• [WORK TO DO] Reproduce word for word every row from the line containing "Glancing at this" through the last row, including both of those ends.

Stored data entries:
▬▬▬▬▬▬

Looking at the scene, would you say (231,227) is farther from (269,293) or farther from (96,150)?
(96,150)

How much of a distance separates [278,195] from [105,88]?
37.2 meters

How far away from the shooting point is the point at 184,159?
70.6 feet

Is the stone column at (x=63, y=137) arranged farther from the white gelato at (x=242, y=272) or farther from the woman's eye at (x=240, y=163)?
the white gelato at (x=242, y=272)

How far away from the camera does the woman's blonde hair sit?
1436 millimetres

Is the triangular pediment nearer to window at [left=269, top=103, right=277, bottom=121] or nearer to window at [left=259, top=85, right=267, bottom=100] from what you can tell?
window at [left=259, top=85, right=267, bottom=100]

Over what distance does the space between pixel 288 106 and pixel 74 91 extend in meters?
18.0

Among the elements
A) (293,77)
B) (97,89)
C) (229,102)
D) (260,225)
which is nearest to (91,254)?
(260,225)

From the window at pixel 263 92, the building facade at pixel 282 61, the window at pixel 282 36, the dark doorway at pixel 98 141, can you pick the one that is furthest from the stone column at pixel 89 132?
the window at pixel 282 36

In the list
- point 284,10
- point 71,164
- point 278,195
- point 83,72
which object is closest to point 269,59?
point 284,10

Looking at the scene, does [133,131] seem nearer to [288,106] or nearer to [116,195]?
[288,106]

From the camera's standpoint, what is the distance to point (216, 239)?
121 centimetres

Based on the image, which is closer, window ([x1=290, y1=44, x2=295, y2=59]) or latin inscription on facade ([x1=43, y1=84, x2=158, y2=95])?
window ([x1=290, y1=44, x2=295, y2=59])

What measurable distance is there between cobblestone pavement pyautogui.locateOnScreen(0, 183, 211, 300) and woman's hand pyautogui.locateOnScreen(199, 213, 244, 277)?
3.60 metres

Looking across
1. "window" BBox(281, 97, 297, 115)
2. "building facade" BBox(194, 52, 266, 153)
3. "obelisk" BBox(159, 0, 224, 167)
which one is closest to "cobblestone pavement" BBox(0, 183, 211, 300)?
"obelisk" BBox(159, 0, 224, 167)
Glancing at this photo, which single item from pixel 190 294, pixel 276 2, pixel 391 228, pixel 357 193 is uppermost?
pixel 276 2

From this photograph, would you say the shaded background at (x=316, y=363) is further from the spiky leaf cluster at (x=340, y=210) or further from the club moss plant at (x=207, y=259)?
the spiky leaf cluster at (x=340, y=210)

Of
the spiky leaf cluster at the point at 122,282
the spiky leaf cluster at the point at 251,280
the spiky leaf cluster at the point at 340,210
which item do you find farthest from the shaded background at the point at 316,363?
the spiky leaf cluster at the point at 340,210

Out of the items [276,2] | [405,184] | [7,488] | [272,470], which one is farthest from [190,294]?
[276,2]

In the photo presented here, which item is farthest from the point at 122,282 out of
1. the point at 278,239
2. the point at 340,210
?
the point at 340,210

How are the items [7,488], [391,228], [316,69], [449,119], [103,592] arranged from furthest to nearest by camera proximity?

▬▬▬▬▬▬

• [WRITTEN SOLUTION]
Glancing at this photo, which single item from pixel 190 294, pixel 276 2, pixel 391 228, pixel 357 193 is uppermost?
pixel 276 2

From this photograph, would you say the shaded background at (x=316, y=363) is further from the spiky leaf cluster at (x=340, y=210) or further from the club moss plant at (x=207, y=259)?
the spiky leaf cluster at (x=340, y=210)

Of
the spiky leaf cluster at the point at 122,282
the spiky leaf cluster at the point at 251,280
the spiky leaf cluster at the point at 340,210
which item do you find farthest from the shaded background at the point at 316,363?
the spiky leaf cluster at the point at 340,210

Out of the items [276,2] | [405,184] | [7,488] | [272,470], which one is farthest from [190,294]?
[276,2]

In the photo presented here, which item is farthest from the point at 122,282 out of
1. the point at 278,239
2. the point at 340,210
?
the point at 340,210

How are the items [7,488], [391,228], [316,69], [449,119], [103,592] arranged from furthest to nearest by camera proximity?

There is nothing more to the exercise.